Minutes after R was born
R's nursing journey was different from the first second.  His birth was basically the exact opposite of K's.  There were no drugs, no crazy pain meds, and I was prepared to nurse.  There wasn't a question in my mind if I was going to be able to nurse him, I just knew that I could.  He was a very alert baby and latched on moments after birth without difficulty.  He was a chunky baby and had no issues gaining weight (at least as an infant).  I didn't have any of the pain or blood that I did with K because his latch was great and he was a fast nurser.  Where K would nurse for 30-40 minutes at a time, R was done in 10.  I didn't have to pump with him at all, though I did because the amount of milk I produced was ridiculous!  The second time around I had no jitters about nursing him in public; I knew what the comments were going to be and how to deal with them, and I had already perfected the art of being discrete so if anyone had a problem with it it was their problem.  Nursing him was just natural and easy - it was what it was "supposed to" be like.

Snuggles with R
Staying true to form, where K would have nursed forever R lost interest a while ago.  He did have some weight-gaining issues as a toddler so although he did start to self-wean it was recommended to continue nursing him to keep the extra calories in him.  Truth be told he's been fine for a while now and I was paranoid he's lose weight again if I stopped so I just continued.  I know that for the past few months it has been me offering it to him and not him searching for it.  And while he never spent a long time nursing, these more recent ones have been even faster, only minutes at a time.
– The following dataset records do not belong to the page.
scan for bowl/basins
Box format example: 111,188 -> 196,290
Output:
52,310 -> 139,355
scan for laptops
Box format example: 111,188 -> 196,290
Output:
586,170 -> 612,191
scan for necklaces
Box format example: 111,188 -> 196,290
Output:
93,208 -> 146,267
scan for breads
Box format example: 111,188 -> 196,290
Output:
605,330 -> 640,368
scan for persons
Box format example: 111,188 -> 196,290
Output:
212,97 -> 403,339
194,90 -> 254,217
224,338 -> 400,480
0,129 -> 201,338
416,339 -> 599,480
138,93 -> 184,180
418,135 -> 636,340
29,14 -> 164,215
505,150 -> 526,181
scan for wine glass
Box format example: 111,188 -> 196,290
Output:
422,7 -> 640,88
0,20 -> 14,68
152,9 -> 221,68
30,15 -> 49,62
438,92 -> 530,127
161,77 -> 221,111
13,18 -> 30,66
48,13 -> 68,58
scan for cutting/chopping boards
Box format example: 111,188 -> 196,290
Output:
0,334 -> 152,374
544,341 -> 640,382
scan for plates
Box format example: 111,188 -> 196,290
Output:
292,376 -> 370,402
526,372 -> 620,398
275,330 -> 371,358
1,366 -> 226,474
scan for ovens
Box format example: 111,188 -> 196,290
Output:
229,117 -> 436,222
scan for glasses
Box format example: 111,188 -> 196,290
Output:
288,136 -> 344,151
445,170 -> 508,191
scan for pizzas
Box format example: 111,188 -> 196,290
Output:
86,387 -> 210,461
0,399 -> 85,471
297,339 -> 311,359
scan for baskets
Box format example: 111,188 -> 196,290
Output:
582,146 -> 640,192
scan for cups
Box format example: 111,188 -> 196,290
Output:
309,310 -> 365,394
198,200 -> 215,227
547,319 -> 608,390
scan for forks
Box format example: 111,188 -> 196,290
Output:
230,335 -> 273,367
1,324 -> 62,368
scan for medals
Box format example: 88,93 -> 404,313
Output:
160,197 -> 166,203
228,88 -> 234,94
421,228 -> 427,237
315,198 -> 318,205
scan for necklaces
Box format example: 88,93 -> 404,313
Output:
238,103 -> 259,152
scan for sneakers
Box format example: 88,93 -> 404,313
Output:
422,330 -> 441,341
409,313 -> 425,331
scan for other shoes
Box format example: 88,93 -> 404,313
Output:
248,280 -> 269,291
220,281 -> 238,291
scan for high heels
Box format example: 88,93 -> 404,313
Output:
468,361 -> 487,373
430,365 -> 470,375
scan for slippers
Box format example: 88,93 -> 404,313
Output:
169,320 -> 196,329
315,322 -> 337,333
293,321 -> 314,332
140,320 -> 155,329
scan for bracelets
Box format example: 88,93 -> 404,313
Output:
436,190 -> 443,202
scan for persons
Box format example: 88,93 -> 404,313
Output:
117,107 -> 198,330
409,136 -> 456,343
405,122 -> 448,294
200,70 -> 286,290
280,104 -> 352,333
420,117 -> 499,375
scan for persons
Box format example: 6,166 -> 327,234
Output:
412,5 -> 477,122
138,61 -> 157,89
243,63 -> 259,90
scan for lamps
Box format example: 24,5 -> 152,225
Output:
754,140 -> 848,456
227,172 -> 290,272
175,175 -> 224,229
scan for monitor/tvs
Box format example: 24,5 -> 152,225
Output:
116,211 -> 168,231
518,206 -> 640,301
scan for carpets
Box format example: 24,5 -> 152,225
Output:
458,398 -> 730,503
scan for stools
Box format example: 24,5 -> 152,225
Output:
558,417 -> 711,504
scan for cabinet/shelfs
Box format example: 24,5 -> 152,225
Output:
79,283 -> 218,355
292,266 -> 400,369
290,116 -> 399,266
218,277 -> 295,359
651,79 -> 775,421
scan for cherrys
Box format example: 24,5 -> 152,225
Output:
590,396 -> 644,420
So yesterday I decided that he was probably done and that I would stop offering it to him.  But I didn't want it to just end like that.  I wanted to have some kind of final send-off, knowing that it may be the last time I nurse anyone ever again and this is closing a huge chapter in my life.  I thought it was appropriate that it be on  Mother's Day.  So after our guests left, after our deck was painted (yes, we pained our deck on Mother's Day), when my wife was playing a game with our daughter in her room, I sat with R on the couch and nursed him for the last time.  I made sure to pay attention to those last few moments and remember what it was like.  Him reaching up and touching my face gently, smiling up at me as I cradled him in my arms.  Him trying to stick his feet in my mouth as only a nursing toddler does.  I cried a little bit as I stroked his hair and told him that this was the last time.  When he was done, as if he knew I was going through something, he grabbed me and gave me a strong hug, saying, "awww" as he did it.  Then he smiled at me, jumped off the couch, and played with his toys.  Just like that, it is over.

It's crazy how difficult and complex breastfeeding can seem and then also be one of the easiest things to do as a parent.  My body made & fed both of my children.  I was the sole reason they were alive for the first months of their lives.  It is amazing what nature can do if you let it happen & nurture it.  I am so grateful for the stubbornness of my 20's that kept me determined to succeed at breastfeeding.  While I am happy to have full control & ownership of my own body for the first time in almost 5 years, I am sad to have to say goodbye to some of the sweetest moments you can have with your baby.  I am so happy that I got to experience them, and that I knew enough to cherish them

Whether you have one child or six, nursing is definitely a journey.  Sadly, mine has come to an end, just when I thought I had perfected it.  It would be nice to have another child, knowing what I know now and how easy & amazing it can be, but that is just not in the cards.  And so, my 5th Mother's Day as a nusing Mama is also my last day as a nursing Mama.  It is definitely bittersweet.